WHAT NEEDS TO BE DONE: Please give a word-for-word repeat of the line containing "category: robin" and all lines that come after it in the entries below, ending at the last line.

::: RECORDS PROVIDED :::

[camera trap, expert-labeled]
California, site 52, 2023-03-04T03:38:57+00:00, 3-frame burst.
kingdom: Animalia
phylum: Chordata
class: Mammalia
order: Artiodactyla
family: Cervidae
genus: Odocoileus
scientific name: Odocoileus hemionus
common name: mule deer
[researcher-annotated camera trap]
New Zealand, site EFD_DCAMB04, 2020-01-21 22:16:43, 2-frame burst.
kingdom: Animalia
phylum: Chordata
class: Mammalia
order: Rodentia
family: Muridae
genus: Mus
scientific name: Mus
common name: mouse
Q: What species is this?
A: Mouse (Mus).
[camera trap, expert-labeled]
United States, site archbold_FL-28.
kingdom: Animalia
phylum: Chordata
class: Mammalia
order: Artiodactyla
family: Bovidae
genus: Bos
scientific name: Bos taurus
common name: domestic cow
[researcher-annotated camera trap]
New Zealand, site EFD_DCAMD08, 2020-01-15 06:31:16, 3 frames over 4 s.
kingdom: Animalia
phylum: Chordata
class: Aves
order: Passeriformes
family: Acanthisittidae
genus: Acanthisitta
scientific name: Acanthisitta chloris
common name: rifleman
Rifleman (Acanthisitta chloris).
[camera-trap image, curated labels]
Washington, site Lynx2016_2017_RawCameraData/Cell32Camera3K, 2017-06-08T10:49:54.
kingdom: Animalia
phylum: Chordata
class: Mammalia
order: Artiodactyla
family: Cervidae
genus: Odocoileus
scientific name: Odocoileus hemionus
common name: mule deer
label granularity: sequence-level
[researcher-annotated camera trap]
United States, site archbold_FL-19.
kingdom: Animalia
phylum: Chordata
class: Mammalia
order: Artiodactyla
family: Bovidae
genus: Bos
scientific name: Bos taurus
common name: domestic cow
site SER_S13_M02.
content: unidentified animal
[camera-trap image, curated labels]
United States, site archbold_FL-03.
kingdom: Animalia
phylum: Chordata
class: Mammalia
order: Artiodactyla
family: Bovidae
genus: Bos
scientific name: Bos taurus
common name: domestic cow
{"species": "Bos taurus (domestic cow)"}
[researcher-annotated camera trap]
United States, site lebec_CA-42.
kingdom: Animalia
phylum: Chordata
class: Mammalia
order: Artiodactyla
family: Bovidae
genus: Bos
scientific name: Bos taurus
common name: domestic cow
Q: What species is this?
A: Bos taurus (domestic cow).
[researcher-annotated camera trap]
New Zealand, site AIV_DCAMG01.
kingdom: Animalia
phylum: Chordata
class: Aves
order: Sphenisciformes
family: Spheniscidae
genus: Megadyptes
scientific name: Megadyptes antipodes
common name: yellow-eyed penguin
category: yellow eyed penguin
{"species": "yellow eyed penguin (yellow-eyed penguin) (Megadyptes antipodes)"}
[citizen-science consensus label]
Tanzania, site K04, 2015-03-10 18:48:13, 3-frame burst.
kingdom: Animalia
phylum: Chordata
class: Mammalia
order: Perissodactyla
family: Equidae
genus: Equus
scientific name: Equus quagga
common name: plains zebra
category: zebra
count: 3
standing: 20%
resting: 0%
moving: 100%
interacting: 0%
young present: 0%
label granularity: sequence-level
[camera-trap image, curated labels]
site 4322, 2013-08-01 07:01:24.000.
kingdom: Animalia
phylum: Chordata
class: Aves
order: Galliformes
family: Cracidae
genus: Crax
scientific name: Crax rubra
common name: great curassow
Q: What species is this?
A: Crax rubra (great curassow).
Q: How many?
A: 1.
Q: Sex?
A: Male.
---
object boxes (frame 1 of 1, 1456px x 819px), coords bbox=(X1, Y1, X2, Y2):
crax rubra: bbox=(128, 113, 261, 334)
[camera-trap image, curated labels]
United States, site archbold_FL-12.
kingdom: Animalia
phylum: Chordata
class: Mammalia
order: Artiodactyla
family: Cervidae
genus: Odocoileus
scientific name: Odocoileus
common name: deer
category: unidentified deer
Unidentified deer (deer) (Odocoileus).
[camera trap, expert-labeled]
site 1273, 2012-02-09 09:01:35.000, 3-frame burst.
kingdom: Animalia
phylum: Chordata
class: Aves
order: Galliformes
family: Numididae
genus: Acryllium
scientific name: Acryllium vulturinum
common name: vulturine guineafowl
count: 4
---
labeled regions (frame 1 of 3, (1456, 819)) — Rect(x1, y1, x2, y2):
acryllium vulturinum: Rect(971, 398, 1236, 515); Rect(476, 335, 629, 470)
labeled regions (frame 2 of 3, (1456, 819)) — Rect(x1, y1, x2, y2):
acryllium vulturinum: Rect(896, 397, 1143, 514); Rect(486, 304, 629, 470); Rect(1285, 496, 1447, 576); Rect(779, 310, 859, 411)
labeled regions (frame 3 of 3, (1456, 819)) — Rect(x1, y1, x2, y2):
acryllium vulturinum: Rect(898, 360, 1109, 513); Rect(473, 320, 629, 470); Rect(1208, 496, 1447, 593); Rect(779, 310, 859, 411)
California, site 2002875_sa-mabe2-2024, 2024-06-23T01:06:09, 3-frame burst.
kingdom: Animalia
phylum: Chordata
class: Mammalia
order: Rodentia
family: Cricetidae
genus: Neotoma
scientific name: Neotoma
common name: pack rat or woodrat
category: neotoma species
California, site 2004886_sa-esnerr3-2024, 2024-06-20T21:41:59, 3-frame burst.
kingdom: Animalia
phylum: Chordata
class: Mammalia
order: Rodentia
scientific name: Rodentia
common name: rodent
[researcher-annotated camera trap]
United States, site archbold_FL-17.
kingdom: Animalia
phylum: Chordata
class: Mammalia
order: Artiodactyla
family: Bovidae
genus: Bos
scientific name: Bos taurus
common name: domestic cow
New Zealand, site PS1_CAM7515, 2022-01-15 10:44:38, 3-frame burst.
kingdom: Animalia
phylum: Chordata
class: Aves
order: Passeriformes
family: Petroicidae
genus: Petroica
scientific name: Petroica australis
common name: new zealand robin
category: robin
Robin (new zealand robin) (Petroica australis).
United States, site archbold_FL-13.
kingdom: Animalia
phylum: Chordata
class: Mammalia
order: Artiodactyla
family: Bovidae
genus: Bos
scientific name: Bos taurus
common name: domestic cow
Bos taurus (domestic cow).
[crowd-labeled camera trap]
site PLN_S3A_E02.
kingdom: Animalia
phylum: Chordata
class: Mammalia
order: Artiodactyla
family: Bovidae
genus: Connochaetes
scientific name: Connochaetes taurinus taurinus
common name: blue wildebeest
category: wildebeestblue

:::

TASK ANSWER:
category: robin
Robin (new zealand robin) (Petroica australis).
United States, site archbold_FL-13.
kingdom: Animalia
phylum: Chordata
class: Mammalia
order: Artiodactyla
family: Bovidae
genus: Bos
scientific name: Bos taurus
common name: domestic cow
Bos taurus (domestic cow).
[crowd-labeled camera trap]
site PLN_S3A_E02.
kingdom: Animalia
phylum: Chordata
class: Mammalia
order: Artiodactyla
family: Bovidae
genus: Connochaetes
scientific name: Connochaetes taurinus taurinus
common name: blue wildebeest
category: wildebeestblue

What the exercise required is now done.